Machine Listening in Multisource Environments (CHiME) 2011
Convolutive non-negative matrix factorization (CNMF) is an effective approach for supervised audio source separation. It relies on the availability of sufficient training data to learn a set of bases for each acoustic source. For automatic speech recognition (ASR) in a multi-source noise environment, the varied nature of background noise makes it a challenging task to learn the noise bases and thereby to suppress it from the speech signal using CNMF. A large amount of training data is required to reliably capture noise variation, but this generally leads to an unacceptable computational burden.
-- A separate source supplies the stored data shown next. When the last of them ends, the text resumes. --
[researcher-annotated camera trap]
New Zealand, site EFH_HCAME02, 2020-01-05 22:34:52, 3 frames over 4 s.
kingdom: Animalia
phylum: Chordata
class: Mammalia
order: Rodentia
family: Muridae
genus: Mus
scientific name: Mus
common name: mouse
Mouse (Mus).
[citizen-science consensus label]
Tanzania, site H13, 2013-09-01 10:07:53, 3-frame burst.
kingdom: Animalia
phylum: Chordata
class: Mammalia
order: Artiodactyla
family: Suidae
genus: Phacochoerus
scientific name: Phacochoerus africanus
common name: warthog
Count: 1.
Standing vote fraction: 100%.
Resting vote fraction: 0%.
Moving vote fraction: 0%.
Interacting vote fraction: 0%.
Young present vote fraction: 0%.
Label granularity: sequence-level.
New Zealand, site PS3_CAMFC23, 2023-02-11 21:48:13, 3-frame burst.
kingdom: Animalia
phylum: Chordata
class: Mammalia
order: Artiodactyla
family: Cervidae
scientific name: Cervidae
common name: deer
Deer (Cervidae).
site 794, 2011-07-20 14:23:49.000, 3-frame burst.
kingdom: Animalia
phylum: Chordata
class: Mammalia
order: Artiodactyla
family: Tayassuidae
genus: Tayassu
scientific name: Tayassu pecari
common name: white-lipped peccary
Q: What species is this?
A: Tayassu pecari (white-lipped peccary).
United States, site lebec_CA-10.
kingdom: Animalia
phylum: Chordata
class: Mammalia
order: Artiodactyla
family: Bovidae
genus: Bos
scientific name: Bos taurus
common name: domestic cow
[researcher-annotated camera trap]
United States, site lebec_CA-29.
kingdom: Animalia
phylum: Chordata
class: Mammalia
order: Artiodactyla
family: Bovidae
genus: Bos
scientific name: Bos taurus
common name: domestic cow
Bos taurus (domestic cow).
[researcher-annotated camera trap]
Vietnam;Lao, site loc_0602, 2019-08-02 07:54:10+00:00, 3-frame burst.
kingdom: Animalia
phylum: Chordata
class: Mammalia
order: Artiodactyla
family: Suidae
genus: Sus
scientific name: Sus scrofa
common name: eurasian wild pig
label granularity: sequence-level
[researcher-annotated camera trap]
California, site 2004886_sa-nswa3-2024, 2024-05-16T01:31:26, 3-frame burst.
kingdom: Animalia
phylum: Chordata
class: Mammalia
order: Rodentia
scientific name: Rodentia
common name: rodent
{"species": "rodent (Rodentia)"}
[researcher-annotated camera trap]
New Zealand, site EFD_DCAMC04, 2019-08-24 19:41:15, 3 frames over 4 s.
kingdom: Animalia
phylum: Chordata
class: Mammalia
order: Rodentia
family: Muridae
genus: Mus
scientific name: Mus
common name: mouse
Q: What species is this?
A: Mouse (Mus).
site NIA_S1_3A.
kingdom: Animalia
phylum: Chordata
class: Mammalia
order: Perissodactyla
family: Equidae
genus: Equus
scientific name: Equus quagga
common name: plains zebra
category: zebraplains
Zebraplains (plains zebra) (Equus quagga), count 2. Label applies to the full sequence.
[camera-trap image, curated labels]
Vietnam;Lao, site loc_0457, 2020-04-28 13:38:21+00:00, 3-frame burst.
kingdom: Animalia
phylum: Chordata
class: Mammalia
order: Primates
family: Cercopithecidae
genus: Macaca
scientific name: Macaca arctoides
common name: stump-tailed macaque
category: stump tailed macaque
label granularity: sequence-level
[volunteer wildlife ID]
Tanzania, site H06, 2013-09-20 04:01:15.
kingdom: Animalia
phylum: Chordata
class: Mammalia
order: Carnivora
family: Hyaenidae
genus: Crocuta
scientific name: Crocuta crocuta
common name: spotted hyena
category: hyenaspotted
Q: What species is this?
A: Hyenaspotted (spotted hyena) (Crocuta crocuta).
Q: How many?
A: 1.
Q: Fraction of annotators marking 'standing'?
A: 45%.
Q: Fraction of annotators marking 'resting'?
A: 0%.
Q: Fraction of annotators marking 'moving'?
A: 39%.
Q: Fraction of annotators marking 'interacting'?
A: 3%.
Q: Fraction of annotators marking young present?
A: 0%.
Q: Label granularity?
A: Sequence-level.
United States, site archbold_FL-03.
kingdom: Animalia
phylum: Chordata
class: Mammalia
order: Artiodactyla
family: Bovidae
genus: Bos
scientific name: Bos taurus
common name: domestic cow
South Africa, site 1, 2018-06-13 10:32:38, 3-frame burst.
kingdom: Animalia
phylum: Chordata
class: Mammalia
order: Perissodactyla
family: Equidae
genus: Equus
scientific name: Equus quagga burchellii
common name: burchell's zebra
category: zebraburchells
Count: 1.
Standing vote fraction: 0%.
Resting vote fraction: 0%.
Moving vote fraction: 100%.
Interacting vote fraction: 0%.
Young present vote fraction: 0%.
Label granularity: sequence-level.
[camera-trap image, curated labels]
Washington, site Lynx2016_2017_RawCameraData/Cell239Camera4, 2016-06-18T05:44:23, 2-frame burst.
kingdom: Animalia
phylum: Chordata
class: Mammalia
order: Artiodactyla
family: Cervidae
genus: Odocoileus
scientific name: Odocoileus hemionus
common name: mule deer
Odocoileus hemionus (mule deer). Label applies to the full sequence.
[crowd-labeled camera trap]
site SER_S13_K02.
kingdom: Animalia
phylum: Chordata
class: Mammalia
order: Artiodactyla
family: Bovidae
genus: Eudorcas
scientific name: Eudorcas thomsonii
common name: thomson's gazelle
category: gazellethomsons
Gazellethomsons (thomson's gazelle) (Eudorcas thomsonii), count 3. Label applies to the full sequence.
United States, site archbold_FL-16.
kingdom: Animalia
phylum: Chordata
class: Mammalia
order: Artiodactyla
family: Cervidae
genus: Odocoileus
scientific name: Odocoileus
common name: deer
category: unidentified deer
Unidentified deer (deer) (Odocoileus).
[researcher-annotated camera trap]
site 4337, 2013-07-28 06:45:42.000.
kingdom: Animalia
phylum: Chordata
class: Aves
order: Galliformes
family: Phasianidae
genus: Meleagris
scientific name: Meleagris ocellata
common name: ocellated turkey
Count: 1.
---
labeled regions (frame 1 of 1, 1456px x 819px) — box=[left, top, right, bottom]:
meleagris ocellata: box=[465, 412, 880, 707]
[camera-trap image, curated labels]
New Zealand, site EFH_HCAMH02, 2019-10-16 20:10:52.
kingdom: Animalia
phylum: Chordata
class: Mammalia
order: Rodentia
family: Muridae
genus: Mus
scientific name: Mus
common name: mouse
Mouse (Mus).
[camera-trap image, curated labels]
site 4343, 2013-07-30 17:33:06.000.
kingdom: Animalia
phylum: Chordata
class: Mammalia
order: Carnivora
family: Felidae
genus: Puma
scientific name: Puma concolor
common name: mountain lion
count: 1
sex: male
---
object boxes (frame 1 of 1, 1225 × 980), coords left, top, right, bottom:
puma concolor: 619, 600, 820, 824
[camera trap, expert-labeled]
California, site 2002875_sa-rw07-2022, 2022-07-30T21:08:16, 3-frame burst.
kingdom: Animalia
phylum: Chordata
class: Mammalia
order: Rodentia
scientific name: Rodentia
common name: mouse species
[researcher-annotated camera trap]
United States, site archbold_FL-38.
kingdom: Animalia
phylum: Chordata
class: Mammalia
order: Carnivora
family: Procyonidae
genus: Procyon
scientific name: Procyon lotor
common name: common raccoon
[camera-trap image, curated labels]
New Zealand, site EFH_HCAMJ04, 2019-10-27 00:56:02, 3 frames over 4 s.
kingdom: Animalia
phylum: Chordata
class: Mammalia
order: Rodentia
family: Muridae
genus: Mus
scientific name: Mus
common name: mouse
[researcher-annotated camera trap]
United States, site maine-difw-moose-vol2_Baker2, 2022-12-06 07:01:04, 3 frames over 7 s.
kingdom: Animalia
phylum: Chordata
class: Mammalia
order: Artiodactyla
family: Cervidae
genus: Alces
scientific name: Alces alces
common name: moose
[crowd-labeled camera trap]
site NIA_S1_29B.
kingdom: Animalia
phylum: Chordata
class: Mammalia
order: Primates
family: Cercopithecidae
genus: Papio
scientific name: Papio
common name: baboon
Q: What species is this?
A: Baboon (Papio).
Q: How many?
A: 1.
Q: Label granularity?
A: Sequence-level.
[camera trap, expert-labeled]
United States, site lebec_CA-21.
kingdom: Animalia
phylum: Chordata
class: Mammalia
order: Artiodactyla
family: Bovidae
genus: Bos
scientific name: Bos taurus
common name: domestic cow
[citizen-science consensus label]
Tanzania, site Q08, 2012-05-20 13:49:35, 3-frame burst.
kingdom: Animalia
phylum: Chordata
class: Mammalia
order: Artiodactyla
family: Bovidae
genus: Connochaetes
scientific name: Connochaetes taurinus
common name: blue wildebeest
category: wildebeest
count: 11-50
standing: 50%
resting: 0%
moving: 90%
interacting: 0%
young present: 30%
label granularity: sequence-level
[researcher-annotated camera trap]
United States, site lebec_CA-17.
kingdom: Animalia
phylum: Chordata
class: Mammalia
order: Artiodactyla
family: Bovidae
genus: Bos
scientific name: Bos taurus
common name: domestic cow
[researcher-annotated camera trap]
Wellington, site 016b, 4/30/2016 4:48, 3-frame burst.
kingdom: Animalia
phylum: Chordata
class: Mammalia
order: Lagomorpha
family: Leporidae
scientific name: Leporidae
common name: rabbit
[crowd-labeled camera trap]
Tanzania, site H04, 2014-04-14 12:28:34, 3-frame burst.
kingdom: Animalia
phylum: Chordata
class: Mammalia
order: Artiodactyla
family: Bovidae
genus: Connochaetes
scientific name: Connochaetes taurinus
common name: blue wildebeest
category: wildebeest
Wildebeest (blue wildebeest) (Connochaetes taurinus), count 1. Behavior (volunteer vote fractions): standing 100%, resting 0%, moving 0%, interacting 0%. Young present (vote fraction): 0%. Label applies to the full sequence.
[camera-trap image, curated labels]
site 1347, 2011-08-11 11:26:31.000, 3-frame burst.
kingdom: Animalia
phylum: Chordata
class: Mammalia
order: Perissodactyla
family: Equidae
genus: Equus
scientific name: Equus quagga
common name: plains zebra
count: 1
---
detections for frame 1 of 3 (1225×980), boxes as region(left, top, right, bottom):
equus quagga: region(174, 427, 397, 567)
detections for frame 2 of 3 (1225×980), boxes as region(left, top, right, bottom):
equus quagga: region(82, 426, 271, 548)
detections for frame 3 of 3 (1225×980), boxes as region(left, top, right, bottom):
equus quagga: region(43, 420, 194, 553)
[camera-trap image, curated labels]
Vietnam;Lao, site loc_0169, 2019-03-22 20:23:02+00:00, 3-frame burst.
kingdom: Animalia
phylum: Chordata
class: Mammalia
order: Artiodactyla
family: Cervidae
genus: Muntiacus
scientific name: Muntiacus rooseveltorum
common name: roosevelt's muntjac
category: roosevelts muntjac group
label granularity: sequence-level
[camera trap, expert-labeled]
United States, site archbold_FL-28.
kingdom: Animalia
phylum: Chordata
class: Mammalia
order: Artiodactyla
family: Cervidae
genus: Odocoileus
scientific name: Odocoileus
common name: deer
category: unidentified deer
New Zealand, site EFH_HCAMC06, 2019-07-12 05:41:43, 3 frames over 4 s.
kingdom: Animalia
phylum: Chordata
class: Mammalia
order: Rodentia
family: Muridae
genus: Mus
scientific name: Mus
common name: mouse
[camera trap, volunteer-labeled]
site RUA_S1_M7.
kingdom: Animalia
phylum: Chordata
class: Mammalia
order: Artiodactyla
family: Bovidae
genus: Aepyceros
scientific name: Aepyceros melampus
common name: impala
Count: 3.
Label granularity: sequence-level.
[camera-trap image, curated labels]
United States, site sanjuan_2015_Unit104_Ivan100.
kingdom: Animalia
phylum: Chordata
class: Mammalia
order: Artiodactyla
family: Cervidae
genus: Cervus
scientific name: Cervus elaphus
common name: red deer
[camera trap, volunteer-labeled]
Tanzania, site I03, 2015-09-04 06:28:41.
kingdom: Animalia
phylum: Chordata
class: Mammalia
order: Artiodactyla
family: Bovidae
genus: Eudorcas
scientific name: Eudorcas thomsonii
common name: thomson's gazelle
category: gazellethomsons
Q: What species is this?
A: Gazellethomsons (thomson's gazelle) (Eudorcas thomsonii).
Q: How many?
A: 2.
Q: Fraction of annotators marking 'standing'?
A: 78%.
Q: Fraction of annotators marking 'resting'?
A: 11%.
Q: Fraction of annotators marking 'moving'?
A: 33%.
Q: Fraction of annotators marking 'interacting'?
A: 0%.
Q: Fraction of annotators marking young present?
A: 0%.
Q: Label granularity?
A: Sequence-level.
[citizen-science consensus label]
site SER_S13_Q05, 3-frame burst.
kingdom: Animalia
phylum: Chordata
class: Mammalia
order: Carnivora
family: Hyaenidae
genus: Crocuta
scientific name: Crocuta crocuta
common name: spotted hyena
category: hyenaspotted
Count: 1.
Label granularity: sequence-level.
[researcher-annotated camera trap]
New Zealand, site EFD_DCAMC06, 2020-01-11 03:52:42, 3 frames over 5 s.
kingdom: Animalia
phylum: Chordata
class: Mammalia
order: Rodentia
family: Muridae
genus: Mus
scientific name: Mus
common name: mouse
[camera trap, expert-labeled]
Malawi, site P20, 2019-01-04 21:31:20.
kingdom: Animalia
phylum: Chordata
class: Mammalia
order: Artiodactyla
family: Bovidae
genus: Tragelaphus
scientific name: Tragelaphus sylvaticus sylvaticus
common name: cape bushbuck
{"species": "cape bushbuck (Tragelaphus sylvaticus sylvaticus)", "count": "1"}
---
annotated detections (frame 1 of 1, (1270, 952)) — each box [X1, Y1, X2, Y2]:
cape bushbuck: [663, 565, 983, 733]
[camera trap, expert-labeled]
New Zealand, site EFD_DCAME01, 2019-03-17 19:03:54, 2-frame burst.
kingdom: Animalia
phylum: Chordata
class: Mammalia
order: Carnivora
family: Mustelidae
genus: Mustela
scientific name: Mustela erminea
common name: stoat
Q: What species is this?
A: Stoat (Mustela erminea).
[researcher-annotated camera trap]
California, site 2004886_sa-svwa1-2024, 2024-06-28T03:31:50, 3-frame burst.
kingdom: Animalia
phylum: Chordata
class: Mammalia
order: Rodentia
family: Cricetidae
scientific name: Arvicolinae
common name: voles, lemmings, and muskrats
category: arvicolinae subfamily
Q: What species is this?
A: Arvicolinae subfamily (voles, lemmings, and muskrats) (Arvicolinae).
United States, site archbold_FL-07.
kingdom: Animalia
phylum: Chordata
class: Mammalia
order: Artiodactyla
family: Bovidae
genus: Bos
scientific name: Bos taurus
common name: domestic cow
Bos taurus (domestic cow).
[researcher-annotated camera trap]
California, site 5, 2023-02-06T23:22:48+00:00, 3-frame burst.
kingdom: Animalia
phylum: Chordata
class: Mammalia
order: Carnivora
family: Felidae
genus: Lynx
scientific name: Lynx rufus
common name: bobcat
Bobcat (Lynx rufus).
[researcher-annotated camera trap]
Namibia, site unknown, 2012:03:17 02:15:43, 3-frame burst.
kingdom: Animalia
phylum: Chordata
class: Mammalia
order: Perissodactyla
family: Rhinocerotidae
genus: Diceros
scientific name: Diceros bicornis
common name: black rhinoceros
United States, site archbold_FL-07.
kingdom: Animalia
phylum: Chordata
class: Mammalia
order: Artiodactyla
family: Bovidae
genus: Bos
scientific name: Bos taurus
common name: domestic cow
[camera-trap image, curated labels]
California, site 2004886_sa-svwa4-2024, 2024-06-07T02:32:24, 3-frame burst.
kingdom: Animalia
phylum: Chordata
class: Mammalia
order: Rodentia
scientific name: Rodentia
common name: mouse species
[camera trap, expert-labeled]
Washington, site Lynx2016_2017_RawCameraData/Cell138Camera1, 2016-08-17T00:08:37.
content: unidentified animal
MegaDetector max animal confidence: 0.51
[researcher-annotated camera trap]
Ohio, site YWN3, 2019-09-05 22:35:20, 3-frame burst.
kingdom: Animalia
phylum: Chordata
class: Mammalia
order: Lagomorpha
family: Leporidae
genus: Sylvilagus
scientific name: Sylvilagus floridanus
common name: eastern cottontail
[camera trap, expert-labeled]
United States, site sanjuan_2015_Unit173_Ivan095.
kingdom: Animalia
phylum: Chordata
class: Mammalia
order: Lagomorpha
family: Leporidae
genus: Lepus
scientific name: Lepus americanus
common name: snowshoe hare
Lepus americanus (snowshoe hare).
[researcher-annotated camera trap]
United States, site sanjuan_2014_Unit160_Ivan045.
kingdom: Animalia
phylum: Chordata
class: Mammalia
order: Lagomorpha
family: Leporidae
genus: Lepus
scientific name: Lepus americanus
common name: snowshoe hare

Here, we address this problem by learning the noise bases using a computationally efficient, online CNMF approach. By learning the noise bases from several hours of ambient noise data and over a few seconds of local acoustic context, we show that background noise can be effectively attenuated from noisy speech. ASR accuracies on the CHiME corpus with the denoised speech show relative improvements in the range of 42.3% for -6 dB signal-to-noise ratio (SNR) to 2.5% for 9 dB SNR.
Index Terms. Convolutive non-negative matrix factorization, online CNMF, speech separation, automatic speech recognition
Bibliographic reference. Vipperla, Ravichander / Bozonnet, Simon / Wang, Dong / Evans, Nicholas (2011): "Robust speech recognition in multi-source noise environments using convolutive non-negative matrix factorization", In CHiME-2011, 74-79.